▶ _Written problem A_
List every term of the series 50 + 55 + 60 + ... whose value is stated in the arithmetic series thread.
▶ _Written problem B_
Write the next part of the arithmetic series thread, picking up right after its final sentence.
START Extract provided
Question

Use summation nation to write each arithmetic series for the specified number of terms. Then evaluate the sum.

50 + 55 + 60 + ... ; n=7

What is summation nation? @mathmale @kirbykirby

Answer 1

I see that each subsequent term of this arith. series is 5 greater than the preceding term. Agree with that?

Answer 2

Since you need only 7 terms, you could obtain the remaining four in your head; the 4th is 65.

Answer 3

Yes and okay, how do I write out the answer? Does it have to be in a certain format?

Answer 4

Also, do they mean just in all or 7 after the 3 given?

Answer 5

*mean 7 in all

Answer 6

The first term is 50.
We add 5 to that to get 55.
The third term is 60, which is 55 + 5.
Please try to predict the fourth thru 7th terms.
END Extract provided
START Supplied material
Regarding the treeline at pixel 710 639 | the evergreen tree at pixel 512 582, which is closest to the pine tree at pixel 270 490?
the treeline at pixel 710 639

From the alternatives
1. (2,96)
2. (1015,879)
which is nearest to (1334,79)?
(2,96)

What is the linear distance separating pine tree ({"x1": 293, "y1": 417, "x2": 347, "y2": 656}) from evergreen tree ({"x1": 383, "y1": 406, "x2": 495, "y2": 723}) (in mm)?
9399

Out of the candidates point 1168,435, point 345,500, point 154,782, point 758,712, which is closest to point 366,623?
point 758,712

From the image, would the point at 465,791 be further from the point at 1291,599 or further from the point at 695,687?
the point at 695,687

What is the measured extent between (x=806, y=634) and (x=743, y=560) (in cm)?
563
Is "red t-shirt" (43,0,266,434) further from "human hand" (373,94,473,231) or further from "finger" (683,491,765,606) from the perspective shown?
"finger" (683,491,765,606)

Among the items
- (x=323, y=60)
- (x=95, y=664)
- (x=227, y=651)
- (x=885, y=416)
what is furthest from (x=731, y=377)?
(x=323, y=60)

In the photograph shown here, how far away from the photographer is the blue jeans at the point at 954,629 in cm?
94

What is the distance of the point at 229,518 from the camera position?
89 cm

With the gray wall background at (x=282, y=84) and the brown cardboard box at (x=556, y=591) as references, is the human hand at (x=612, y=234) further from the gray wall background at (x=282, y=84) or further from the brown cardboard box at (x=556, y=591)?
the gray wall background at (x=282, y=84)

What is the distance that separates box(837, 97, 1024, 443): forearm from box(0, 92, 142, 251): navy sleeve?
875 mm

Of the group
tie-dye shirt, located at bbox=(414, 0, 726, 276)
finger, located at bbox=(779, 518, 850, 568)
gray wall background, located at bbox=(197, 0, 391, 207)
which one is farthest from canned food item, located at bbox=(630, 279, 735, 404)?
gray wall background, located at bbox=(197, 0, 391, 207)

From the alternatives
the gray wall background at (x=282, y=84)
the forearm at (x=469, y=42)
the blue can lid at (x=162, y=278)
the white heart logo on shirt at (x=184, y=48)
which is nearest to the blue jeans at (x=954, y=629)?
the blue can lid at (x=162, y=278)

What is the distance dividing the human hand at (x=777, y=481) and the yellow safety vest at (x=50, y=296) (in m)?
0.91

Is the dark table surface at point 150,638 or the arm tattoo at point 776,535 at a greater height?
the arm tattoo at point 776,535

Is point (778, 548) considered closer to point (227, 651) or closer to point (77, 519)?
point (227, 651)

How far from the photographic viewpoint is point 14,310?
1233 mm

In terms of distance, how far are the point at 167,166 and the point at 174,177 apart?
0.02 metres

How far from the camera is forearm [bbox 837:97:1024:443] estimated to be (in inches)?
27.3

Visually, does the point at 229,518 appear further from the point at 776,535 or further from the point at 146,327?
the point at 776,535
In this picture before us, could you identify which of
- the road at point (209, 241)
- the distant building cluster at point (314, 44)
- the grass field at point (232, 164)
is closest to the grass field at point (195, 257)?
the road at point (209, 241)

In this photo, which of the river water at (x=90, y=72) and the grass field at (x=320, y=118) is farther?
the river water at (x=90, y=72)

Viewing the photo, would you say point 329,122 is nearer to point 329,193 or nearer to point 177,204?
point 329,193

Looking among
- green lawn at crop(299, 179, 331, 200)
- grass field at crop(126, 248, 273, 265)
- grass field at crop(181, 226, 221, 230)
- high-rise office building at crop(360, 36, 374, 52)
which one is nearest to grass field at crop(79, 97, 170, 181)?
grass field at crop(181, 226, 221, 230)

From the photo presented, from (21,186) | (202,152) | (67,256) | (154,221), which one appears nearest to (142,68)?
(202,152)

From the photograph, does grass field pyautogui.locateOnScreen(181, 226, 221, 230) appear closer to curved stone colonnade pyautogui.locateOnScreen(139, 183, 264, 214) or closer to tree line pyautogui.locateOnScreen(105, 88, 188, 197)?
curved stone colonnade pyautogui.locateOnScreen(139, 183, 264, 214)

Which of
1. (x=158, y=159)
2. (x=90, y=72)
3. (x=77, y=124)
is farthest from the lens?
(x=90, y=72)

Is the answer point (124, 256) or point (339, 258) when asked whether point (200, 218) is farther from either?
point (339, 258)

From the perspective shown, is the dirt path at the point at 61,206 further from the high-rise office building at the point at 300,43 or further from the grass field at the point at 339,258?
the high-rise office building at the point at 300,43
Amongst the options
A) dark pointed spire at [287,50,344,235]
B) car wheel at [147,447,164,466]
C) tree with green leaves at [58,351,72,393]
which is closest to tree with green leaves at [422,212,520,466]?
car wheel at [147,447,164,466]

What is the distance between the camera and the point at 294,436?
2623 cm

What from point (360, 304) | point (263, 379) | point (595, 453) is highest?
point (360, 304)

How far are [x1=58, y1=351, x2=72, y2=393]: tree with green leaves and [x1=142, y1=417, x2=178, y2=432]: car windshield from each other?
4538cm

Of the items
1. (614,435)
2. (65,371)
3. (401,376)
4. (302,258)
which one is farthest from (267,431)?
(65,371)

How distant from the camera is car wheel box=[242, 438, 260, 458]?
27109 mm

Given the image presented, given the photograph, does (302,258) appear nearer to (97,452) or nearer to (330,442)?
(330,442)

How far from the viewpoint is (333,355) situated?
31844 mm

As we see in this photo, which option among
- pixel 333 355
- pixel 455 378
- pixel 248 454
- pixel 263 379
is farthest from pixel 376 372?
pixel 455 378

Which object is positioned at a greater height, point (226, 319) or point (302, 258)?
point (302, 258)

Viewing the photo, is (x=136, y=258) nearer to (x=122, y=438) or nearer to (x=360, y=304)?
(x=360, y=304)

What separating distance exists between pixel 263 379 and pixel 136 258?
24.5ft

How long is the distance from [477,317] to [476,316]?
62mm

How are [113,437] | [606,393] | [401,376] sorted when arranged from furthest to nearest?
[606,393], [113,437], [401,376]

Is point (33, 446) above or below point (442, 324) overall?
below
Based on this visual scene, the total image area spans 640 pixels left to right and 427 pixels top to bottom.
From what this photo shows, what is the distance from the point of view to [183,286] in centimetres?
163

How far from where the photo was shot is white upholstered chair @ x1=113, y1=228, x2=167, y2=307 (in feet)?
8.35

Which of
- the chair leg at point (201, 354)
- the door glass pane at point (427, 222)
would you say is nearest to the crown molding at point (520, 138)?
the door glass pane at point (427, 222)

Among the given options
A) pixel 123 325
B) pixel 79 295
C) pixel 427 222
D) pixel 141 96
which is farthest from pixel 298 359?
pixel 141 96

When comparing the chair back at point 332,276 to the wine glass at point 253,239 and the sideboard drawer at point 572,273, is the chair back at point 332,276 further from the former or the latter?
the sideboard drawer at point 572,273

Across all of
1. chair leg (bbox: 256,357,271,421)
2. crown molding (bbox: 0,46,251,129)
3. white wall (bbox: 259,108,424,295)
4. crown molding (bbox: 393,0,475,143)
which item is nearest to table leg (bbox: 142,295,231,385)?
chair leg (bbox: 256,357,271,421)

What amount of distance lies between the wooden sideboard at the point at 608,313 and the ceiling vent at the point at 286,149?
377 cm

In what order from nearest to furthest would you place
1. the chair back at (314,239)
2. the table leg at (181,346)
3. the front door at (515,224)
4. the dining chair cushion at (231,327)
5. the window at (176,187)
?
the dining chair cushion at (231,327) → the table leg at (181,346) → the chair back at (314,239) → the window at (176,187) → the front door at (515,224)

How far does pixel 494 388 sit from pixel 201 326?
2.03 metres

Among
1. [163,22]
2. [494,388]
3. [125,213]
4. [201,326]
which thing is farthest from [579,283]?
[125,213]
END Supplied material
▶ _Exercise output A_
50, 55, 60, 65

▶ _Exercise output B_
All you need are the first 7 terms.

Later the problem becomes a bit more complicated: we have to use summation notation to predict the nth sum.

Answer 7

Okay, 50, 55, 60, 65, 70, 75, 80
And this one says to use summation nation.. Do I just write 50, 55, 60, 65, 70, 75, 80 on my page?

Answer 8

Yes, although that would not be your final answer to this question. I thought it'd be helpful to write out these 7 terms so that you could add them up manually and thus know if the rest of your work on this problem is correct or not.

Answer 9

So I don't need to write anything in summation nation?

Answer 10

Here's what I would do, towards finding a formula for the nth term:

50+0(5) = 50 (first term)
50+1(5) = 55 (second term)
50+2(5) = 60 (third term)
50 +3(5) =65 (fourth term)
If you see my pattern, continue my pattern to find the fifth term, please.

Answer 11

50 + 4(5) = 70
50 + 5(5) = 75
50 + 6(5) = 80
50 + 7(5) = 85

Answer 12

Opps just to 80

Answer 13

Right. But that's OK. Recognizing the pattern is the key issue here. Nice work!

Now let's change our findings into a formula for the nth term of this arith. sequence, OK?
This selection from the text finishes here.